▶ Supplied text
Content starts

The UK is lagging behind for now, but we can all agree that, if new shipping routes open up in the North, the UK will be advantaged from them in its trade. But it will have to step up its responsibilities as well, as new challenges will emerge, and a new map of contrasting interests will appear. In the future, the extent of the Arctic revolution might be really massive, depending on which resources are found, and what routes become available. It is a process going on now: Canada plans an unprecedented exercise in Arctic warfare, Russia announced the formation of an Arctic force of at least two Brigades to “defend her interests”.

So, where does the UK have interests? Almost everywhere. The UK is one of the world's most globalised countries. London is the world's largest financial centre alongside New York. It is a world leader in most fields, including insurance for ships, via Lloyds, which alone means that the country’s economy is sorely damage by piracy, ships capture and other criminal acts at sea. As of December 2010 the UK had the third-largest stock of both inward and outward foreign direct investment (in each case after the United States and France), which means that the UK has lots of money committed into many countries around the world: all of these, because of the money convoyed into them, have an obvious and immediate relevance to the UK’s interests. 


The British economy is boosted by North Sea oil and gas reserves, valued at an estimated £250 billion in 2007. Yet, these reserves are not enough anymore to cover the nation’s needs, if they ever were. In 2009, the UK produced 1.5 million barrels per day (bbl/d) of oil and consumed 1.7 million bbl/d. Production is now in decline and the UK has been a net importer of oil since 2005, hence another good reason to hope in a great oil find in the Falklands. As of 2010 the UK has around 3.1 billion barrels of proven crude oil reserves, the largest of any EU member state.
British Petroleum is also extremely relevant to the UK’s interest, and the effects of the Deep Water horizon on the capitals of a large share of Great Britain’s population were a reminder of it.

In 2009 the UK was the 13th largest producer of natural gas in the world and the largest producer in the EU. Production is now in decline and the UK has been a net importer of natural gas since 2004. In 2009 the UK produced 19.7 million tons of coal and consumed 60.2 million tons. In 2005 it had proven recoverable coal reserves of 171 million tons. It has been estimated that identified onshore areas have the potential to produce between 7 billion tonnes and 16 billion tonnes of coal through underground coal gasification (UCG). Based on current UK coal consumption, these volumes represent reserves that could last the UK between 200 and 400 years.  However, this technology is still not exactly mature.

Content ends

▶ Given data
Content starts

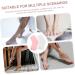 SKISUNO 2 Pairs Anti-split Socks Foot Care Gel Socks Moisturizing Socks for Cracked Heel Repair Women Gel Socks Women Moisturizing Socks Gel Socks for Feet Care Moisturizing Socks Women - Buy Online on GoSupps.com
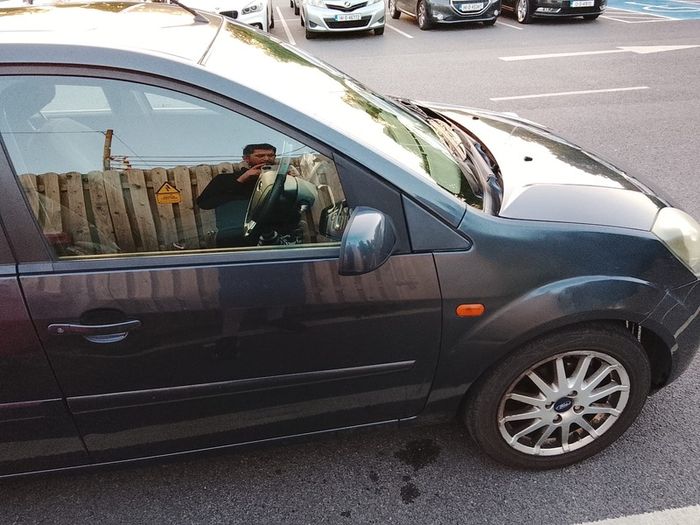 Vehicle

Content ends

▶ Directions
1: Reproduce the passage on UK interests between "In 2009 the UK was" and "not exactly mature.", inclusive.
2: List, in chronological order, every distinct year mentioned in the passage on UK interests.

▶ Responses for each task
1:
In 2009 the UK was the 13th largest producer of natural gas in the world and the largest producer in the EU. Production is now in decline and the UK has been a net importer of natural gas since 2004. In 2009 the UK produced 19.7 million tons of coal and consumed 60.2 million tons. In 2005 it had proven recoverable coal reserves of 171 million tons. It has been estimated that identified onshore areas have the potential to produce between 7 billion tonnes and 16 billion tonnes of coal through underground coal gasification (UCG). Based on current UK coal consumption, these volumes represent reserves that could last the UK between 200 and 400 years.  However, this technology is still not exactly mature.

2: 2004, 2005, 2007, 2009, 2010